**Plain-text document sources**
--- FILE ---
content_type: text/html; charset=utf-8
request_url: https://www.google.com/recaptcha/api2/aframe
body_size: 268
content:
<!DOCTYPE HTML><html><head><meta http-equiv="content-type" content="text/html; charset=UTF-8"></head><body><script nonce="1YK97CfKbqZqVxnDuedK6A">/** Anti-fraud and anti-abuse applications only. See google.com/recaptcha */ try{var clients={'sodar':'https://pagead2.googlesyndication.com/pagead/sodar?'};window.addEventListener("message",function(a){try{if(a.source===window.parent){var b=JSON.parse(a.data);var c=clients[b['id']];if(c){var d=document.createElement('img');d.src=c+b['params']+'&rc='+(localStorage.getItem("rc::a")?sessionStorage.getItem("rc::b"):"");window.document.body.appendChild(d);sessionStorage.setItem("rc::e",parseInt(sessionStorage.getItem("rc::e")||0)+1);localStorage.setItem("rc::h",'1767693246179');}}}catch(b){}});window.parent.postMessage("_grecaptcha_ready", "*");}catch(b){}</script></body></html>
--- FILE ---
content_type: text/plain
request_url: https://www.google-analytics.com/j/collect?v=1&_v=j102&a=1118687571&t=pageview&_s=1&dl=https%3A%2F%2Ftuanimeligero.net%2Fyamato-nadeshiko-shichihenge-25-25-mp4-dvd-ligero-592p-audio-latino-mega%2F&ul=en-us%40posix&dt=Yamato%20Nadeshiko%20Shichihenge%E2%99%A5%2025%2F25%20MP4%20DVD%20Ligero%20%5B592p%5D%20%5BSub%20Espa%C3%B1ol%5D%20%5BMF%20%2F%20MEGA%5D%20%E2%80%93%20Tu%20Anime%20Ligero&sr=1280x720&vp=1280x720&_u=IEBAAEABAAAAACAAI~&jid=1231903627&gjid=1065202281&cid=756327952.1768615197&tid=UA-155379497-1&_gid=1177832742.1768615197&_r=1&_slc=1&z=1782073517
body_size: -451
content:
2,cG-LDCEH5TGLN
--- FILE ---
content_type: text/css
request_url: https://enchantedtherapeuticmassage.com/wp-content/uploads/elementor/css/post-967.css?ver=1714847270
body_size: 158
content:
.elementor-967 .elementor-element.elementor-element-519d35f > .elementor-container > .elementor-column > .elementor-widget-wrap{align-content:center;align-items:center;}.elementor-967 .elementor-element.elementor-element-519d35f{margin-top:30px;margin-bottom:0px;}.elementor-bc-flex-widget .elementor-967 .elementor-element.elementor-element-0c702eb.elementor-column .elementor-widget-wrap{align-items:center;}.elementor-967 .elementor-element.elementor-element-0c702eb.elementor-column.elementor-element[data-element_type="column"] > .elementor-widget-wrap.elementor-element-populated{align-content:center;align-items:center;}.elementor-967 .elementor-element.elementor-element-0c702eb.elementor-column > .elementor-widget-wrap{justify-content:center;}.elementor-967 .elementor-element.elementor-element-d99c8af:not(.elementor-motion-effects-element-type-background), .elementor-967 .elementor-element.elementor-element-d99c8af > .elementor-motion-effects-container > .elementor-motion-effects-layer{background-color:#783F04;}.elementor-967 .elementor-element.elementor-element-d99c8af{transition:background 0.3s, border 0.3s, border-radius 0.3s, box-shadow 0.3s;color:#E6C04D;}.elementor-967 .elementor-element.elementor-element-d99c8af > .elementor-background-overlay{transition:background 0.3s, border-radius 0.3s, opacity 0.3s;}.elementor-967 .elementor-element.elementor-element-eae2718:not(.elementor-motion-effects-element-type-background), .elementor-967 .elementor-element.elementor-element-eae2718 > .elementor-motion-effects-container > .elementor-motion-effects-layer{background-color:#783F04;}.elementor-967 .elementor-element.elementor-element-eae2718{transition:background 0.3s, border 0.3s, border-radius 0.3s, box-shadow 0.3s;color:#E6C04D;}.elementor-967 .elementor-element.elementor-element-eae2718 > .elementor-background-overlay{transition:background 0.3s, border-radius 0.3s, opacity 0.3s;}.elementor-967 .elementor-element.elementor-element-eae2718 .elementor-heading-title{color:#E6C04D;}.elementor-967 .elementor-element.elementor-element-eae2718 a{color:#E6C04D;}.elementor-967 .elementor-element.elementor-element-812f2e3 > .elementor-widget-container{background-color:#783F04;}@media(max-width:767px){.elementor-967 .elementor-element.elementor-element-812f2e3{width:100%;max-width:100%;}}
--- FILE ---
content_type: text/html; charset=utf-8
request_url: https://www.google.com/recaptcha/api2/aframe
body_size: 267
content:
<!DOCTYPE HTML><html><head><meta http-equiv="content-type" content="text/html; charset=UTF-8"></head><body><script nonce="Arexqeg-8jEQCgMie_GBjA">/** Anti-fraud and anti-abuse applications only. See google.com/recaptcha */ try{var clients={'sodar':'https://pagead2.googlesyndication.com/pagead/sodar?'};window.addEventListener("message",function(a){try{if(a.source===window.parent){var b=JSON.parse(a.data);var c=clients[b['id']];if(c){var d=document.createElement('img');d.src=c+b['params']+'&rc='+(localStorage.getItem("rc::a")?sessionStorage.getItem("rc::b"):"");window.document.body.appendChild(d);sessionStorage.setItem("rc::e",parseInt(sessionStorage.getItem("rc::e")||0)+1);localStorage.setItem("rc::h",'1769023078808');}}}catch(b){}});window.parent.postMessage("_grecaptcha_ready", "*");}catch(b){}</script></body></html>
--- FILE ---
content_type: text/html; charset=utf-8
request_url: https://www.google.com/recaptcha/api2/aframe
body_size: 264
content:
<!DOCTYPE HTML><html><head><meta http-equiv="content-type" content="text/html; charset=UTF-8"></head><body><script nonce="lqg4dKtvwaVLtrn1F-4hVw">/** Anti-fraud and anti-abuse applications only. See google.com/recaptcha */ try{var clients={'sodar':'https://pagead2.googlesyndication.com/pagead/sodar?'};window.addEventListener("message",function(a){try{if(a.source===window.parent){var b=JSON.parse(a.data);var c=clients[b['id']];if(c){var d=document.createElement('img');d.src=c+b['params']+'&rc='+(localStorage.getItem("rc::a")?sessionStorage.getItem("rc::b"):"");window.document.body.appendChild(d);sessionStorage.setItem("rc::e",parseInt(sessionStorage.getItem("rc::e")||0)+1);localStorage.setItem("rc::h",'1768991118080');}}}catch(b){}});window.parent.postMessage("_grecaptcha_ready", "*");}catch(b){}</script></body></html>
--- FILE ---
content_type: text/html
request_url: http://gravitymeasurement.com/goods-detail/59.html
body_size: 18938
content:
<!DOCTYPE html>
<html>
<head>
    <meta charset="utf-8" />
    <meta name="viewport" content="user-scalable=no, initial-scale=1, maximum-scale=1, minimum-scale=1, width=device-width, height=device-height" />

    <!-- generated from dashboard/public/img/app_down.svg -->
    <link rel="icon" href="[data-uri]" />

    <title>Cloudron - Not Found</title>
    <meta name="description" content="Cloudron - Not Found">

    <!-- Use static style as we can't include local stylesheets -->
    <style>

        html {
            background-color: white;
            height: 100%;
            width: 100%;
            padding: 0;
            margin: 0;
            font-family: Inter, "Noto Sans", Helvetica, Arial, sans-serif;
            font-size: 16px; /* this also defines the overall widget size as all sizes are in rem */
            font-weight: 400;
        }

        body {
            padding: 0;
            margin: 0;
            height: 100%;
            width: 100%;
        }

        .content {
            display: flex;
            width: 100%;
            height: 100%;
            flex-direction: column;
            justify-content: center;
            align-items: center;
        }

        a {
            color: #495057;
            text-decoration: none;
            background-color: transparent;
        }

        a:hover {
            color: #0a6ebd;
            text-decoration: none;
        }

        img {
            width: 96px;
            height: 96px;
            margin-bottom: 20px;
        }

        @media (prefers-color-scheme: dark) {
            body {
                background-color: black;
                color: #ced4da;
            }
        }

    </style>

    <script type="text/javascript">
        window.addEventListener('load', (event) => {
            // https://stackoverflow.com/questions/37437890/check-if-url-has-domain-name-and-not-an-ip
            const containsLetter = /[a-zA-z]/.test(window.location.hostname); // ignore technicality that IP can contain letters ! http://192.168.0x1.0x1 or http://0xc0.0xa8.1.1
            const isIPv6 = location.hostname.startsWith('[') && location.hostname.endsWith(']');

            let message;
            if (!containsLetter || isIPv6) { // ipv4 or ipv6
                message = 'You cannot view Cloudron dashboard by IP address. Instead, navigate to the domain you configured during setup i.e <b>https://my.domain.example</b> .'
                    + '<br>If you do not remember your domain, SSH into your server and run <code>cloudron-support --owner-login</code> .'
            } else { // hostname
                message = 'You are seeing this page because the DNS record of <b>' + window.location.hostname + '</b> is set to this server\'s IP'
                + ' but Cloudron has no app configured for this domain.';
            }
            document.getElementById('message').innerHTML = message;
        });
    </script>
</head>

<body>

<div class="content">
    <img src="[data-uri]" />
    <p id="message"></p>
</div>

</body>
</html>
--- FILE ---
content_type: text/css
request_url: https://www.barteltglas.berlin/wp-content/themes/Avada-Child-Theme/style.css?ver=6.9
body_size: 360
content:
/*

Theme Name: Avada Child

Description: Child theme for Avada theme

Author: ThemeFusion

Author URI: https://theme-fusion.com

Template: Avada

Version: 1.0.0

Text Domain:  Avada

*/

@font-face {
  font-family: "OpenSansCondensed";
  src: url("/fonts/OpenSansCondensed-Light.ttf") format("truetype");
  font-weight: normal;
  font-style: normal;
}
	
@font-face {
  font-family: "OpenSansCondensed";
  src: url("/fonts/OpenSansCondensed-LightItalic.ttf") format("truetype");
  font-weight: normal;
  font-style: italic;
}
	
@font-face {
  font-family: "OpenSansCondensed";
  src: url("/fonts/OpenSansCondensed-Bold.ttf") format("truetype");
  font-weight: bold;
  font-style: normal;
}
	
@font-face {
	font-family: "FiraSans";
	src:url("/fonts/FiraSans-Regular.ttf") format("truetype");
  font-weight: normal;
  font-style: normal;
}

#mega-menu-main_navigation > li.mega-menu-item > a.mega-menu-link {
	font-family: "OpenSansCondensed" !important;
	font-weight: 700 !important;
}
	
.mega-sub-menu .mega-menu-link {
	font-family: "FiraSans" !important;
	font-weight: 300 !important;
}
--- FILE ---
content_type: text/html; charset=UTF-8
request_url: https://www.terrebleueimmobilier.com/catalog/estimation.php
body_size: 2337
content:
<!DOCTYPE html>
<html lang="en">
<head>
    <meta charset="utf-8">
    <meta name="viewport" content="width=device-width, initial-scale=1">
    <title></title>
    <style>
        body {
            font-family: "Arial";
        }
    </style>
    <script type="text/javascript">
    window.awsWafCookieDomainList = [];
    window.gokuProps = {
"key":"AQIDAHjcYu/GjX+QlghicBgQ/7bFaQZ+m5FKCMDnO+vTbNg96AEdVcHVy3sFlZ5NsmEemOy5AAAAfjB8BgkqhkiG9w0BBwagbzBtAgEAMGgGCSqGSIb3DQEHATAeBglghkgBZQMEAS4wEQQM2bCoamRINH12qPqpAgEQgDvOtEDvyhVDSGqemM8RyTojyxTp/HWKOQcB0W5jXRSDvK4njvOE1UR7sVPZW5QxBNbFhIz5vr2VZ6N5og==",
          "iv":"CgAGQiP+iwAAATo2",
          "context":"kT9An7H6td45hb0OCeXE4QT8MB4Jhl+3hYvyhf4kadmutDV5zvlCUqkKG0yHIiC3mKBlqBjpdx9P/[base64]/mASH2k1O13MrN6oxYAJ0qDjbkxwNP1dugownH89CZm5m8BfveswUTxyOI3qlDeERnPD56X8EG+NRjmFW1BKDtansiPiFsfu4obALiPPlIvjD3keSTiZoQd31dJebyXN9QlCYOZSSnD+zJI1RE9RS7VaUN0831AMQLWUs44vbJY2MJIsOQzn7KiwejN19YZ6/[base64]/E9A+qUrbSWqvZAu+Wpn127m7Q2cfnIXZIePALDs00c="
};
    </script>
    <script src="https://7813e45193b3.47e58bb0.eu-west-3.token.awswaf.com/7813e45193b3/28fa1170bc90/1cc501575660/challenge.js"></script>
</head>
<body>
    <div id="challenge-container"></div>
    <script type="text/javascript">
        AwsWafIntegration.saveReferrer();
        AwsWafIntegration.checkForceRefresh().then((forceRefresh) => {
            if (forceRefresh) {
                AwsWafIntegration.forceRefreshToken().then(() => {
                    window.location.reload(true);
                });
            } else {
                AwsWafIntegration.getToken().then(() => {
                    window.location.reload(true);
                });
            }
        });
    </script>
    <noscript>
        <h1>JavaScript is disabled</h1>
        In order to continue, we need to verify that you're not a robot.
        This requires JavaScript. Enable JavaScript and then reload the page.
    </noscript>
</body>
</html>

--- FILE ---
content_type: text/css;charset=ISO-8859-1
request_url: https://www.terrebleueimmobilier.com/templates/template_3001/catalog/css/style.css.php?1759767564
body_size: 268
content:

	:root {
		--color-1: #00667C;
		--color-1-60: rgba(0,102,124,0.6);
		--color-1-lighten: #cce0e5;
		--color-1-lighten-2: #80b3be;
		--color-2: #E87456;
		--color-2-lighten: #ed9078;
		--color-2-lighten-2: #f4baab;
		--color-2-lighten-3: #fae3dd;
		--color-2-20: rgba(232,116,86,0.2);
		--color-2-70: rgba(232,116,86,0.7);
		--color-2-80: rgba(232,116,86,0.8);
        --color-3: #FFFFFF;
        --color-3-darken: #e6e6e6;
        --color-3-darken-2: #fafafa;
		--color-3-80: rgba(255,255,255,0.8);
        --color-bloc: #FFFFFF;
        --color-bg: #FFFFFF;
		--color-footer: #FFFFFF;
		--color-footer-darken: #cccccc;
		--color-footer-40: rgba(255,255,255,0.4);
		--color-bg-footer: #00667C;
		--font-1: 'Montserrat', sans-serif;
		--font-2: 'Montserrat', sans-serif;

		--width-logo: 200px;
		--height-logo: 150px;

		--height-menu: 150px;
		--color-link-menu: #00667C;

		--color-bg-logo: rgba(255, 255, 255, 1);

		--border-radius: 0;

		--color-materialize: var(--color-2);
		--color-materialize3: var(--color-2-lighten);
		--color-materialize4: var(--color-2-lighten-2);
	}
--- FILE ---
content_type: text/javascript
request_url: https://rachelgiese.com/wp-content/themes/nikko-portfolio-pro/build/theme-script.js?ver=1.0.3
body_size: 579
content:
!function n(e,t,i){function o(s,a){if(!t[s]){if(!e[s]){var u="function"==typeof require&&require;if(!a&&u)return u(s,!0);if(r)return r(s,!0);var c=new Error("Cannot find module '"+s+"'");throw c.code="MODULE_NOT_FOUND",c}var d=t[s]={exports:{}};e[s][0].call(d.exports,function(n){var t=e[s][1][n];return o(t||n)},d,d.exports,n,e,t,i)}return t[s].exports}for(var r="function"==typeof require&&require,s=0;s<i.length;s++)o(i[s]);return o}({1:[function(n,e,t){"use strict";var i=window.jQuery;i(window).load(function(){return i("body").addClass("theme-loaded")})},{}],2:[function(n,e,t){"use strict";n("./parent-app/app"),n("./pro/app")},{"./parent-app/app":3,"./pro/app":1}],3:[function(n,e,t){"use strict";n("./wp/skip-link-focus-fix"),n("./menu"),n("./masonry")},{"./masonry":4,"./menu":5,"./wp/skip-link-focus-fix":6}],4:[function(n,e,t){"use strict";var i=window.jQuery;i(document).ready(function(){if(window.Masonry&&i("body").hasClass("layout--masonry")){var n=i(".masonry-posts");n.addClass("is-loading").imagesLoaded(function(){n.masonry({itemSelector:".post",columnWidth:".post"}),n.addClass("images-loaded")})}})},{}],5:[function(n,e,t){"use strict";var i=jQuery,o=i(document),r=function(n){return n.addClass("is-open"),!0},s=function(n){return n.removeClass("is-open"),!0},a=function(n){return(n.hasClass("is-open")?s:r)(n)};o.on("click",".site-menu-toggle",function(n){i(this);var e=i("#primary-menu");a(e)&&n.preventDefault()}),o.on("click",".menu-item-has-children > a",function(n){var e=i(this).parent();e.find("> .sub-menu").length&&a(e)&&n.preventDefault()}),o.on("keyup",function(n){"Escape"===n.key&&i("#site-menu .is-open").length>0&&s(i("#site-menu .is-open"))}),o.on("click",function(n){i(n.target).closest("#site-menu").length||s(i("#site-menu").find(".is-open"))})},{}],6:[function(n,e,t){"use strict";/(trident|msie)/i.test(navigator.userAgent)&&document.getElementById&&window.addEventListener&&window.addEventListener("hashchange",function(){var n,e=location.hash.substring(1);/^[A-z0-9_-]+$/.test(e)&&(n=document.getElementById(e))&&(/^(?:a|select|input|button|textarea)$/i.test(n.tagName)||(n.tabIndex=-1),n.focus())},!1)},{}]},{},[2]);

**INSTRUCTIONS FOR THE TASK**
Reproduce the entries above exactly, but only the lines between the line holding "--height-logo: 150px;" and the line holding "content_type: text/javascript", inclusive.

**THE COMPLETED TASK**
		--height-logo: 150px;

		--height-menu: 150px;
		--color-link-menu: #00667C;

		--color-bg-logo: rgba(255, 255, 255, 1);

		--border-radius: 0;

		--color-materialize: var(--color-2);
		--color-materialize3: var(--color-2-lighten);
		--color-materialize4: var(--color-2-lighten-2);
	}
--- FILE ---
content_type: text/javascript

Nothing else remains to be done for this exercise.